Directions → Starting with the line that contains "Studying the photo", reproduce each line through the end of the entries exactly as written.

Provided records →
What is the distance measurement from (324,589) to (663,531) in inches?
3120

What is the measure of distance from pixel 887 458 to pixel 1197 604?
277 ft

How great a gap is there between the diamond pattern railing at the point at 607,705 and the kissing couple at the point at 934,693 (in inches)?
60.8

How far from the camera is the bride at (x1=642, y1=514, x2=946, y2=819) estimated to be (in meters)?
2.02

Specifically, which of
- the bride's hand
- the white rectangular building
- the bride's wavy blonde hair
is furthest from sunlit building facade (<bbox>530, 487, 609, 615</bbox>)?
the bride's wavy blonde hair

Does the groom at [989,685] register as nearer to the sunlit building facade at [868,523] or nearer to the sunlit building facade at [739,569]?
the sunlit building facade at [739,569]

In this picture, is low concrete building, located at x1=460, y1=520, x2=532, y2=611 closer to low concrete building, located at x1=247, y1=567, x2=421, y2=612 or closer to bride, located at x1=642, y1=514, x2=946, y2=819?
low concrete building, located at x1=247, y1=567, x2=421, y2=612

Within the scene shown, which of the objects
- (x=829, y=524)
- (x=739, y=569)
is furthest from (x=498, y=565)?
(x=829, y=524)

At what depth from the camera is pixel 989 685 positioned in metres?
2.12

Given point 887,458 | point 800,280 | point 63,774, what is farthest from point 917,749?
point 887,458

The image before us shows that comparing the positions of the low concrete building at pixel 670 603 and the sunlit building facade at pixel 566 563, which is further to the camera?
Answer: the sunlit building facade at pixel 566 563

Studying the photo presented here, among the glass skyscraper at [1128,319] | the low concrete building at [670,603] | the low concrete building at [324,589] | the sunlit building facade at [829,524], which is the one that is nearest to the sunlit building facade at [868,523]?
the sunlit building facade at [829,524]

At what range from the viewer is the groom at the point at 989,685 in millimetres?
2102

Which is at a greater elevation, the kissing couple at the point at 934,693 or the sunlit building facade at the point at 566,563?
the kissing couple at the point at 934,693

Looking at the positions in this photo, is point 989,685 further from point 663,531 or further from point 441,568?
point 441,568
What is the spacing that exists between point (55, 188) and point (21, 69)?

Completed exercise →
Studying the photo presented here, among the glass skyscraper at [1128,319] | the low concrete building at [670,603] | the low concrete building at [324,589] | the sunlit building facade at [829,524], which is the one that is nearest to the sunlit building facade at [868,523]?
the sunlit building facade at [829,524]

At what range from the viewer is the groom at the point at 989,685 in millimetres?
2102

Which is at a greater elevation, the kissing couple at the point at 934,693 or the sunlit building facade at the point at 566,563?
the kissing couple at the point at 934,693

Looking at the positions in this photo, is point 989,685 further from point 663,531 or further from point 441,568?
point 441,568
What is the spacing that exists between point (55, 188) and point (21, 69)?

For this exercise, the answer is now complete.